In Malibu—where fires devastated the community as recently as 2018—fires burned structures on both sides of the Pacific Coast Highway (PCH). Surfer and writer Jamie Brisick believes parts of Malibu may remain changed forever.

Multiple communities in Los Angeles were reshaped by the fires (Photo credit: Andrew Goldner (top) Madi Pearce (middle), Josh Edelson/Getty Images (bottom)

“Malibu is such a joyous place, but now, driving north on PCH, to see the devastation of all those beachfront homes will totally change the experience,” he said. “There’s almost this sort of glamour of driving north on PCH—you pass Nobu, and there might be paparazzi out front, and you pass the Soho House, and there’s glamour there, and then there’s Billionaire Beach, with hundred-million dollar homes, and now to see what it is, all firebombed the way it is, will bring you to Malibu in a different mood. It will be a completely different energy now.”

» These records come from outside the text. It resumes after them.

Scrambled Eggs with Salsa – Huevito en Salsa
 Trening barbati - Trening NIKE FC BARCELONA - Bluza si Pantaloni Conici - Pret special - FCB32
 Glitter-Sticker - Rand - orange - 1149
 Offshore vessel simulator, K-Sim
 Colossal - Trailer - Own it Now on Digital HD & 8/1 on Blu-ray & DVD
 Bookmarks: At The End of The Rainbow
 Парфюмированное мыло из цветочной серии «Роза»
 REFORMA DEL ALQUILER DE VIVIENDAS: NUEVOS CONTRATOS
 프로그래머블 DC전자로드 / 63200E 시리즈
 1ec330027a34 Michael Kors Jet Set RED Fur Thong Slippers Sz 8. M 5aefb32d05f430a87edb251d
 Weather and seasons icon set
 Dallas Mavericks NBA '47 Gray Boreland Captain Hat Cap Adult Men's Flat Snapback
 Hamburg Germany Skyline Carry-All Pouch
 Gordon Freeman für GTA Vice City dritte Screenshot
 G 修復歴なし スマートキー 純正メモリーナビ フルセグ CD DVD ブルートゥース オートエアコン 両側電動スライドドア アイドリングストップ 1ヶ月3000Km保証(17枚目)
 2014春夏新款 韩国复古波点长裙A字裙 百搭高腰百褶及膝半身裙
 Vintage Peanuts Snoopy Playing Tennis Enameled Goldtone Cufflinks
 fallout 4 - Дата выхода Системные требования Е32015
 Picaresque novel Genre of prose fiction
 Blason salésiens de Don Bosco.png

Getty, who calls Eaton Canyon her “second home,” told Outside that she’s spent much of the week thinking about the trails and canyons where she leads groups. “Grieving the loss of trails is so insignificant to the loss of someone’s home,” she said.

Still, Getty wonders how long it will take them to return. “I know that nature is resilient, so much more resilient than I am,” she said. “And these places are going to come back faster than I am, and much faster than people’s homes.”

Flames destroyed the Eaton Canyon Nature Center, which was built in 1993 after another fire, called the Kinneloa Fire, ravaged the area. On Wednesday, the Nature Center’s superintendent emailed park volunteers “Now is the time to grieve, but this has happened before. We will rebuild.”

Returning to Altadena

On Wednesday, January 8, Andrew Goldner checked his phone and saw a text message from a neighbor. The text included a video of the neighborhood’s destruction, including images of Goldner’s burned house.

But Goldner noticed that his garage was still standing. Inside of the garage was the 1966 Triumph Tiger Cub motorcycle that his grandfather had left him as a memento. “He didn’t really impart a lot of things to other people, but he gave that one to me,” Goldner said.

Goldner texted a few friends about the discovery, and within minutes they’d all replied, including one with bolt cutters and a van. They loaded the van and drove into Altadena to try and save the vintage motorcycle.

Andrew Goldner rescues his grandfather’s motorcycle (Photo: Andrew Goldner)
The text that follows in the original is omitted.